Scottish landlord insurance customers could soon be facing new regulations, after the Scottish government revealed that it is looking into ways to potentially change the private rented sector and give it a revamp.
It said that it is looking for new ways to attract investment that would help see more new homes built across the country for the express purpose of entering the rental market, something the coalition government said it would do with an £800 million boost at the 2013 Budget.
Alongside this, Holyrood said it is to consult professionals and work with letting agents in order to make provisions to add regulations to the rental sector that would make it fairer and more even for all involved in it, both tenants and owners.
This has been brought to the fore thanks to a shift in the market, moving it away from the demographic that original rules were introduced to protect. Shelter Scotland said that there are more and more families now moving into rented properties, for example, but the initial regulatory laws were put in place to safeguard the interests of students and young professionals, who were more traditionally tenants.
Housing minister Margaret Burgess said that Scotland's rental market is growing more and more all the time, but added that it is important that it continues to increase to meet needs, and that this can only be done by regulating the sector correctly.
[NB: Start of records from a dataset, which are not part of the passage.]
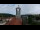 Webcam in Zella-Mehlis, 6.8 km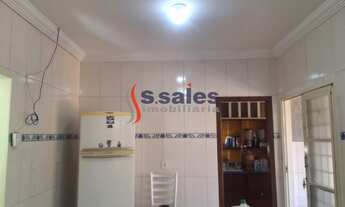 Imagem 6: 2 dormitórios, 2 banheiro, 8 vagas na garagem, 200M² de Área Construída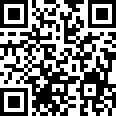 QRコード https://mirunuku.net/amateur/?cid=ddh041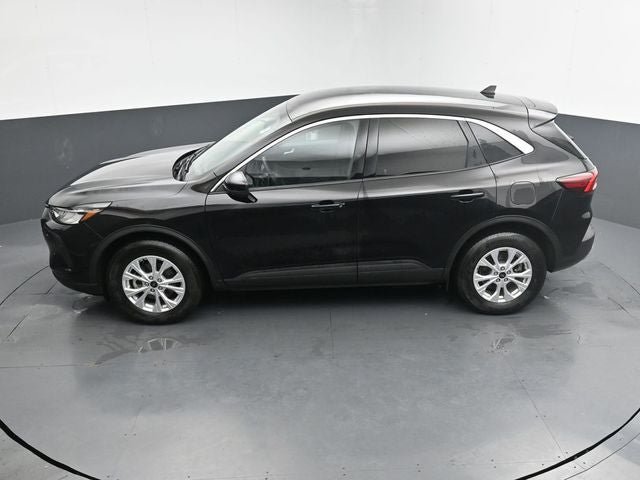 Used 2023 Ford Escape Active w/ Tech Pack #2 AWD/4WD image 22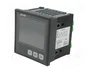 APAR Registrador para panel AR207/4P4/S1PPPPIP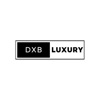 DXB-LUXURY icon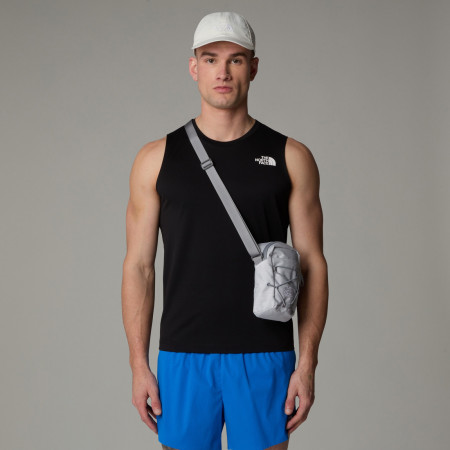 The North Face Jester Crossbody válltáska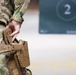 181st Security Forces Squadron conduct small arms training at Wright-Patterson Air Force Base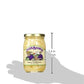 Jake & Amos Pickled Sweet Cauliflower, 16 Oz. Jar (Pack Of 2)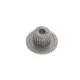 Комплект ланцюга ГРМ Audi A3/A4/Skoda Octavia/Superb/VW Golf 1.8-2.0TFSI 04-15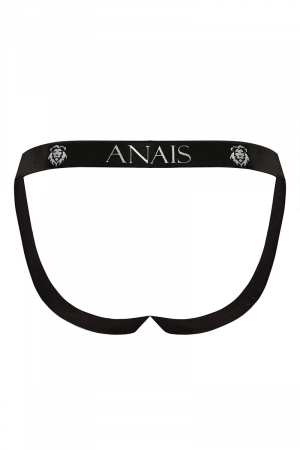 Jock Strap Brave - Anaïs for Men – Image 2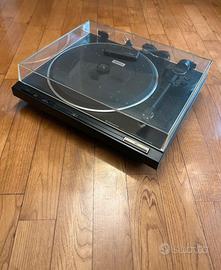 Piatto giradischi auto return Pioneer PL-430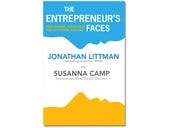 The Entrepreneur’s Faces, book review: A compendium of startup stories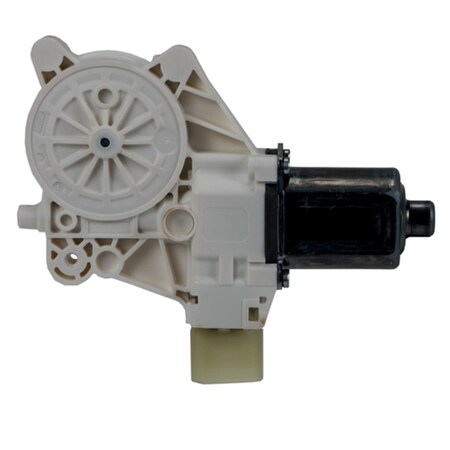 Aci Automotive Bmw 325 Series 06 328 Series 12-07 330 Window Motor, 389499 389499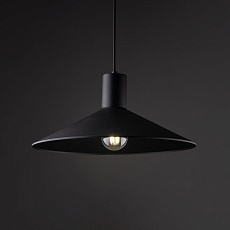 Подвесной светильник TK Lighting 1831 Jump 2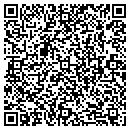 QR code with Glen Krebs contacts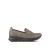 Wolky 0212783 Snoafer Loafers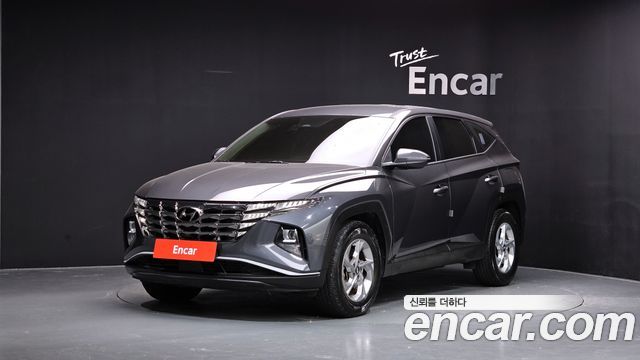 2022 Hyundai Tucson, VIN KMHJB81BGNU140253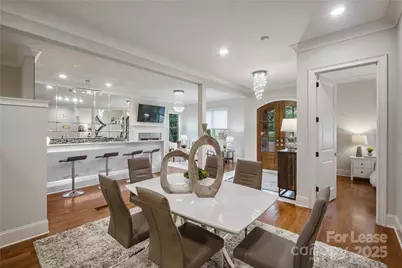 17136 Carolina Academy Road #A, Charlotte, NC 28277 - Photo 5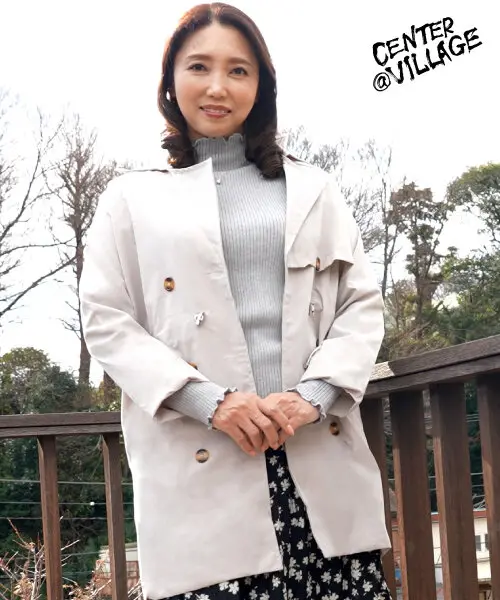初撮り六十路妻ドキュメント第二章… 沢口紫乃 (h_086jura00148)-2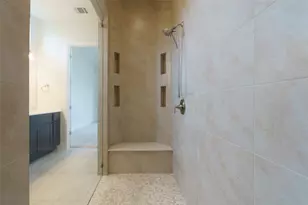 6708 Kalahari Dr, Austin, TX 78739 - Photo 13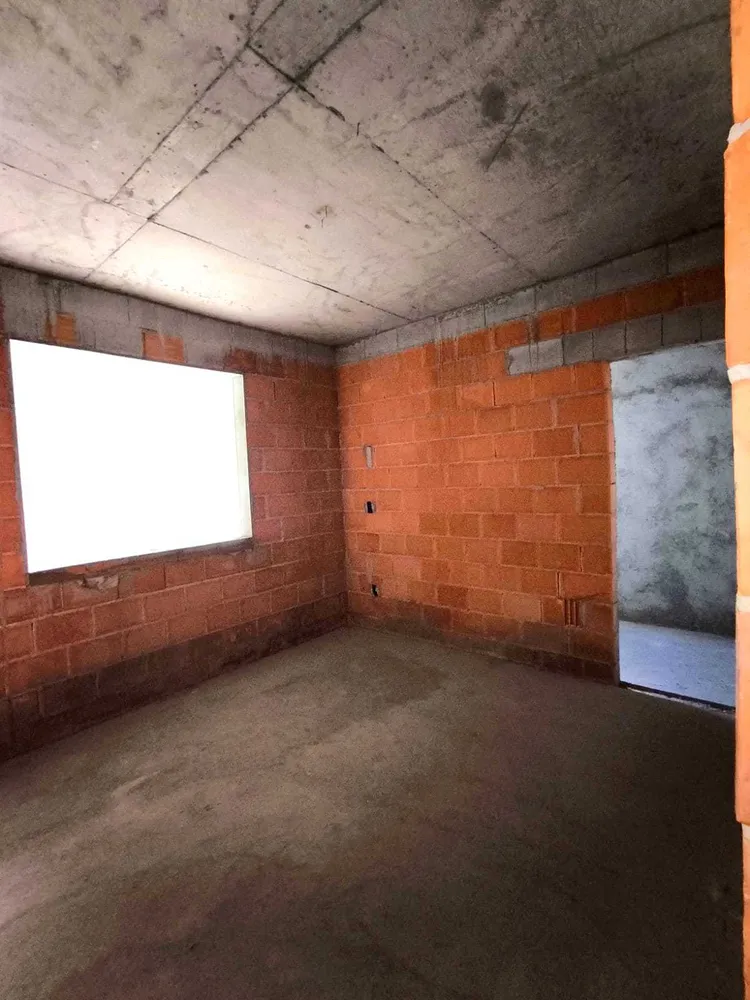 Apartamento, 3 quartos, 106 m² - Foto 3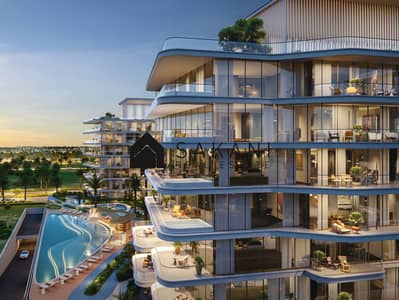 Studio for Sale in Dubai Studio City, Dubai - Exterior-07. jpeg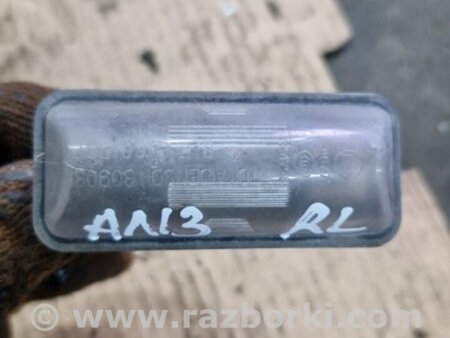 ФОТО Плафон задний левый для Subaru XV I GP/G33 (11-16) Київ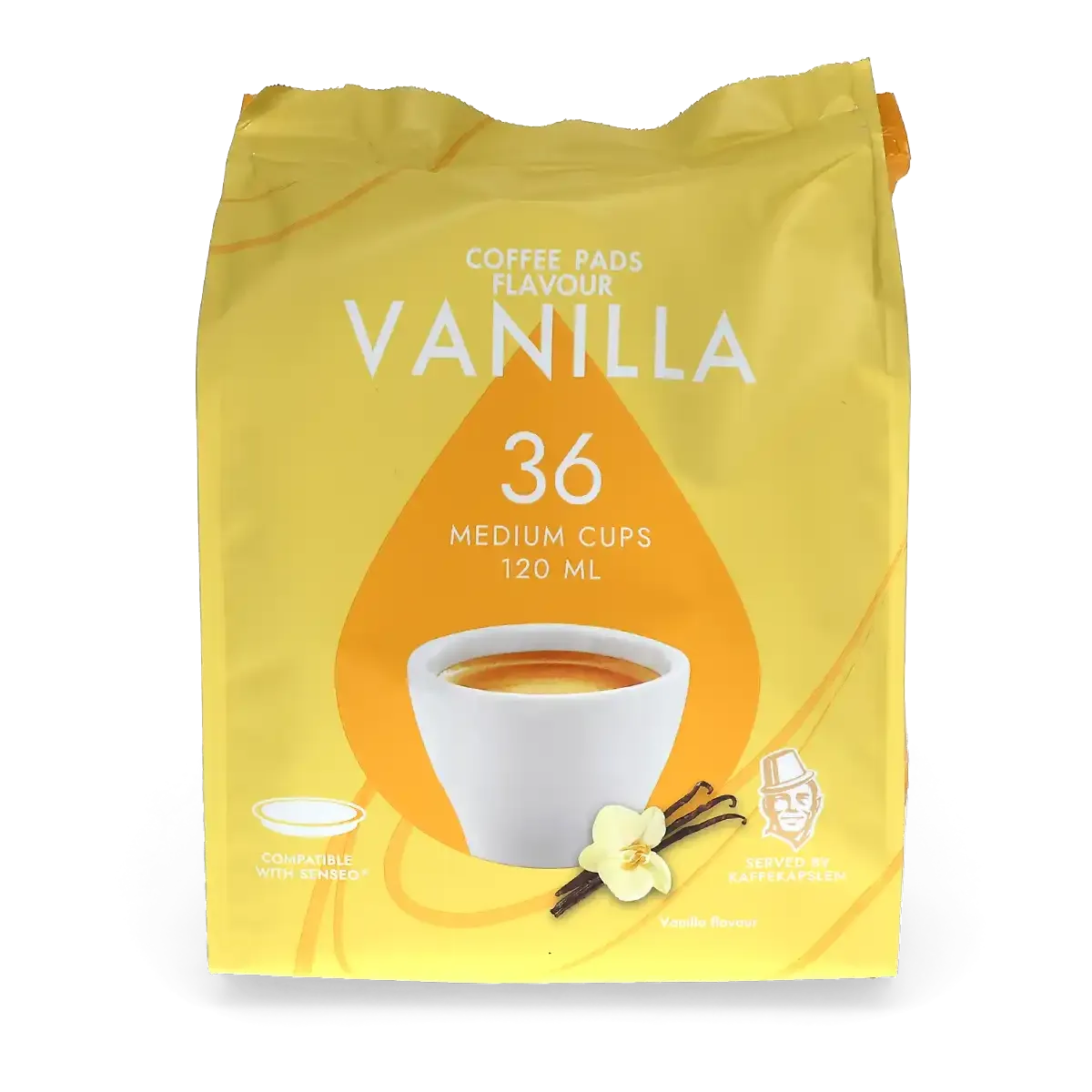 Cafea\u0020cu\u0020Vanilie\u0020\u002D\u0020Cafeaua\u0020de\u0020zi\u0020cu\u0020zi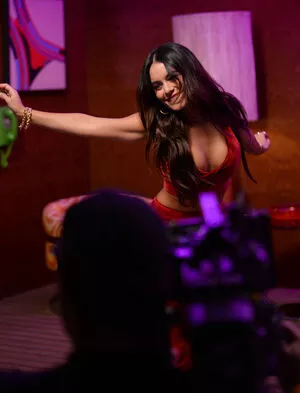 Vanessa Hudgens OnlyFans Leaked Free Thumbnail Picture - #1XjEI7b8kX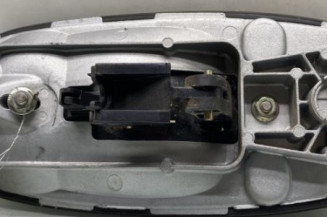 Poignee porte laterale droit RENAULT TRAFIC 2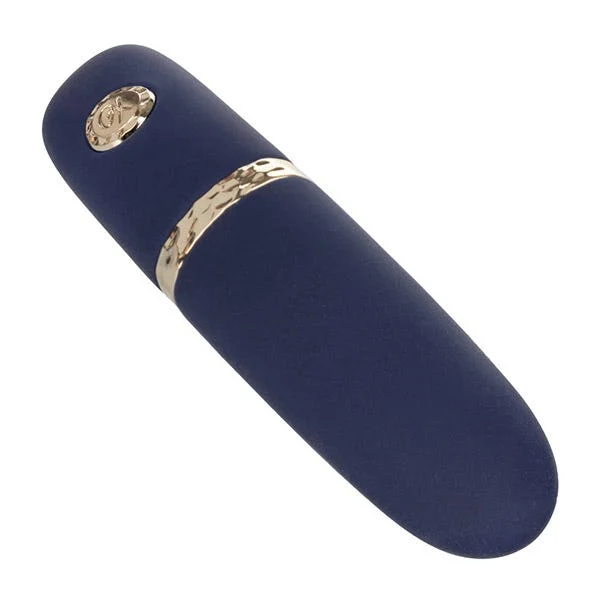 Chic Daisy Waterproof Bullet Vibrator — image 13 of 15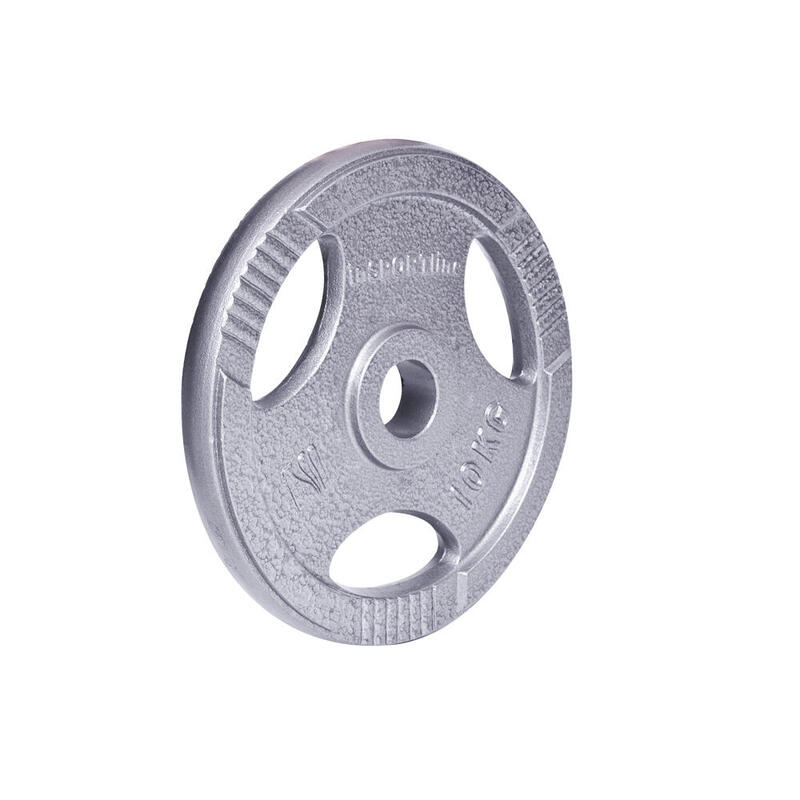 fadbf642-74ff-4033-b17c-0954be3d33d2_novar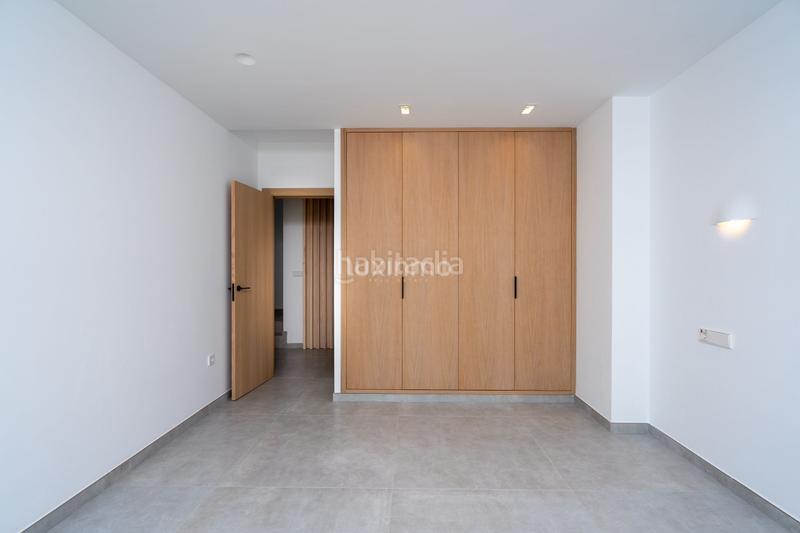 Foto 63933afd-593a-4e65-aee1-55c1b1118e74. Chalet con riscaldamento parcheggio piscina in Benimeit-Tabaira Moraira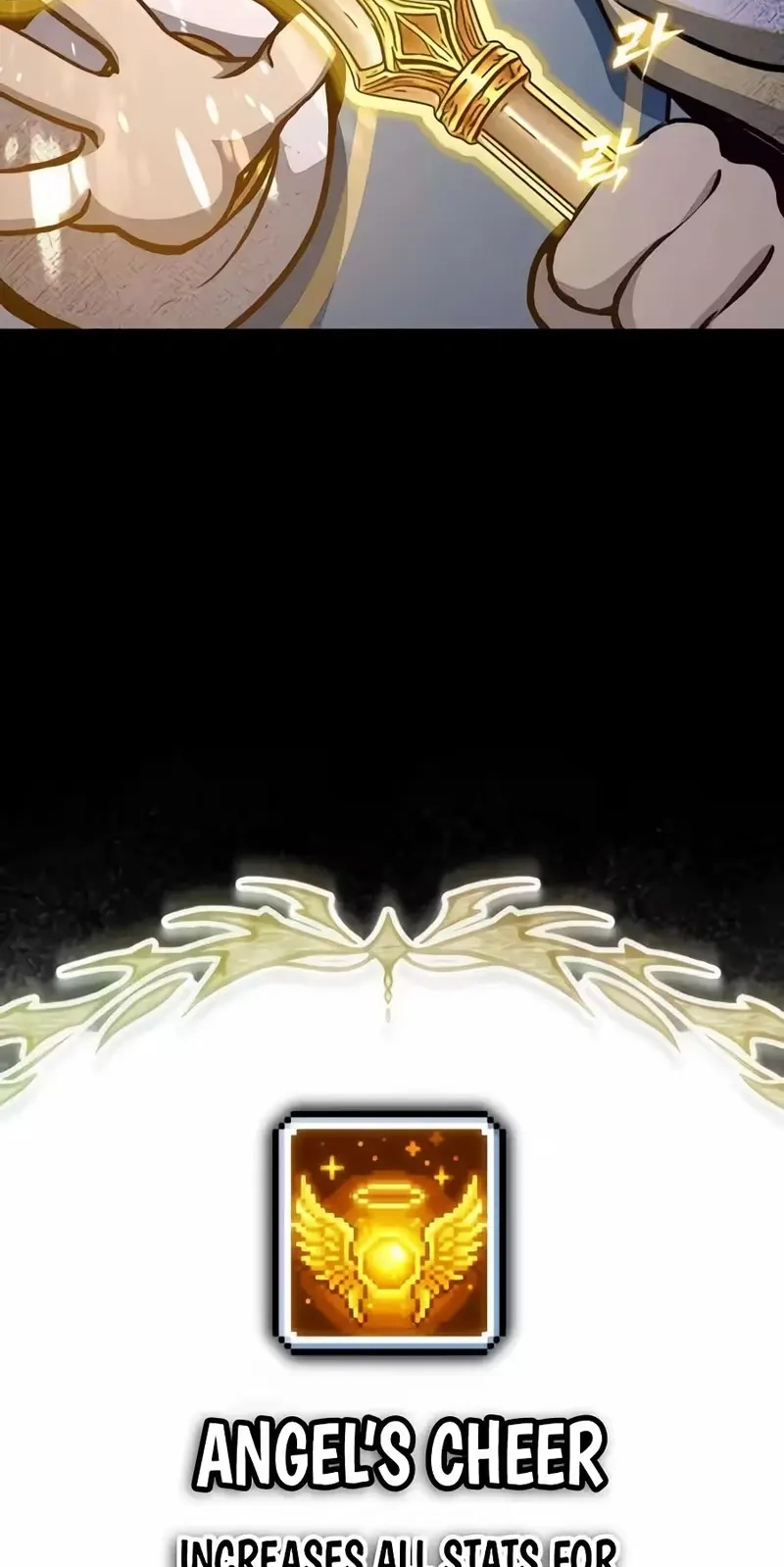 Read Hellogin chapter 12 image 104 on Lezhin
"Letting agents play an important role in managing private rented properties. We want to ensure that all letting agents meet the standards of those that provide the best service. By working together with letting agents on further regulation of the industry, we will help to ensure private rented accommodation is of a good quality and well managed, benefitting both tenants and landlords."
She added that one of the key issues would be looking at rules surrounding the increasing demand for long tenancies, with these now far more prevalent than the more traditional six to 12 month options.